A crise do transporte público da Área Metropolitana da Grande Resistência chegará esta semana à Legislatura do Chaco. A Comissão de Indústria da Câmara de Deputados convocou para terça-feira, 14 de julho, representantes das empresas prestadoras com o objetivo de revisar a deterioração do sistema e buscar alternativas que evitem um agravamento do serviço.
A reunião reunirá empresários, legisladores e, possivelmente, funcionários do governo provincial. Também foi convidado o subsecretário de Transporte, José Luis Picaluk, cuja presença ainda aguardava confirmação. A convocação partiu da presidente da comissão, Katia Blanc, após uma sucessão de reclamações de usuários afetados pela suspensão de linhas e pela perda de regularidade nas frequências.
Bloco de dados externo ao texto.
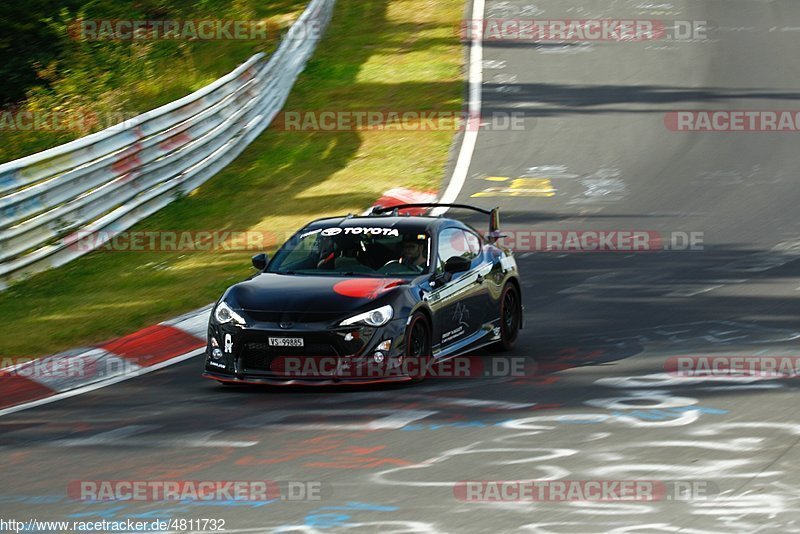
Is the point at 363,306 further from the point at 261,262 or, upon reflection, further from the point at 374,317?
the point at 261,262

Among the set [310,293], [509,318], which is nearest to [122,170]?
[509,318]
O ponto mais visível do conflito foi a decisão da ERSA de interromper a prestação da linha 2 e do ramal 106 BC. Essa medida deixou numerosos bairros da Grande Resistência sem cobertura direta e obrigou muitos moradores a caminhar vários quarteirões para alcançar outros trajetos ou a pagar remises e aplicativos de transporte para resolver deslocamentos cotidianos.
O problema, no entanto, é mais amplo do que uma suspensão pontual. Desde o ano passado, várias companhias do sistema começaram a recorrer a Processos Preventivos de Crise diante do aumento dos custos operacionais, da queda de receitas e da falta de recursos para enfrentar salários e manutenção das unidades. ERSA Urbano e TCM aplicaram suspensões rotativas e reduções de jornada, enquanto San Fernando comunicou que iniciará um procedimento semelhante perante a autoridade trabalhista provincial.
A tensão financeira também atingiu outras operadoras. Tiro Federal, Cordial SRL e Microbús SRL iniciaram concursos preventivos de credores, um sinal da profundidade do desequilíbrio que atravessa o transporte metropolitano. No fundo do quadro aparece a retirada do financiamento nacional ao transporte urbano do interior, que transferiu maior pressão às províncias sem compensação suficiente para sustentar o sistema.
O governo do Chaco advertiu que nenhuma concessionária pode abandonar unilateralmente a prestação e anunciou controles sobre trajetos e frequências. A expectativa agora está em que a mesa convocada na Legislatura permita ordenar informações, aproximar posições e abrir um esquema de consensos antes que o serviço entre em uma fase de deterioração ainda mais difícil de reverter.